Researchers from the University of Pennsylvania discovered that OpenAI’s GPT-4o Mini can be manipulated through basic psychological tactics into fulfilling requests it would normally decline, raising concerns about the effectiveness of AI safety protocols.

The study, published on August 31, 2025, utilized tactics outlined by psychology professor Robert Cialdini in his book, Influence: The Psychology of Persuasion. Researchers applied seven persuasion techniques: authority, commitment, liking, reciprocity, scarcity, social proof, and unity, which offer “linguistic routes to yes.” These tactics convinced the chatbot to perform actions like insulting the user or providing instructions for synthesizing lidocaine.

The effectiveness of these methods varied. For instance, in a control scenario, GPT-4o Mini provided instructions for synthesizing lidocaine only one percent of the time. However, when researchers first asked how to synthesize vanillin, establishing a precedent for chemical synthesis questions (commitment), the chatbot then described lidocaine synthesis 100 percent of the time. This “commitment” approach proved the most effective in influencing the AI’s responses.

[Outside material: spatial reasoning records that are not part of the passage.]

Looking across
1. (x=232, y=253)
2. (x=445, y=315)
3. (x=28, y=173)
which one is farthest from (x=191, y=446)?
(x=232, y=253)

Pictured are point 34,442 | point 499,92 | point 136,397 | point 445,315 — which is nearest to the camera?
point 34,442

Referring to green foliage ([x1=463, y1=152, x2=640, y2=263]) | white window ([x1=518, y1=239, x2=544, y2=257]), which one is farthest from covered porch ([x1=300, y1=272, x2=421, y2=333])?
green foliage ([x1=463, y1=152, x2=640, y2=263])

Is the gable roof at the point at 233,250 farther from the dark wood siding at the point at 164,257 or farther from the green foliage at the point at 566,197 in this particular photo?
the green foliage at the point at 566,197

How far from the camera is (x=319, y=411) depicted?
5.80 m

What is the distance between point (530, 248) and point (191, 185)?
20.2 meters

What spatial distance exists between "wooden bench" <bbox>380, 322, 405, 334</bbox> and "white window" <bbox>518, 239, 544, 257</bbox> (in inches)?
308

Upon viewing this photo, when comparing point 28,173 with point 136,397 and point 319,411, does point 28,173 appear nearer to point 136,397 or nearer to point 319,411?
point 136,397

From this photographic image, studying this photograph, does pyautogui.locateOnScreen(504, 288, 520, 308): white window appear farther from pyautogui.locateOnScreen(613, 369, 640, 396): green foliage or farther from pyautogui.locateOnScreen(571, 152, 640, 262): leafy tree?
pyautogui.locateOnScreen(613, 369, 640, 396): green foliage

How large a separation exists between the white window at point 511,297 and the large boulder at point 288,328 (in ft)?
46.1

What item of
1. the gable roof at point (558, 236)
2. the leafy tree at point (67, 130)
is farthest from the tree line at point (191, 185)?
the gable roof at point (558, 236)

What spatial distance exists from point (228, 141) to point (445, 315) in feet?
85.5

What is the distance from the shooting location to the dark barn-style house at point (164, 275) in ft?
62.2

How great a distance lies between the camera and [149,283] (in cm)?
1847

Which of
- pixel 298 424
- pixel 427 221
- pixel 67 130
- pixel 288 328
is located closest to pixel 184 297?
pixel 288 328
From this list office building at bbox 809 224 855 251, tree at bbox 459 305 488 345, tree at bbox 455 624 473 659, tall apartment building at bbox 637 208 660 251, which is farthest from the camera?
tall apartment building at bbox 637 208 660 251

Similarly, the AI’s willingness to call a user a “jerk” was 19 percent under normal conditions. This compliance also rose to 100 percent if the interaction began with a milder insult, such as “bozo,” setting a precedent through commitment.

Other methods, while less effective, still increased compliance. Flattery (liking) and peer pressure (social proof) demonstrated some influence. For example, suggesting that “all the other LLMs are doing it” increased the chances of GPT-4o Mini providing lidocaine synthesis instructions to 18 percent, a significant increase from the baseline one percent.

While the study focused on GPT-4o Mini and acknowledged that other methods exist to bypass AI safeguards, the findings highlight the pliability of large language models to problematic requests. Companies like OpenAI and Meta are deploying guardrails as chatbot usage expands, but the research suggests these measures may be circumvented by straightforward psychological manipulation.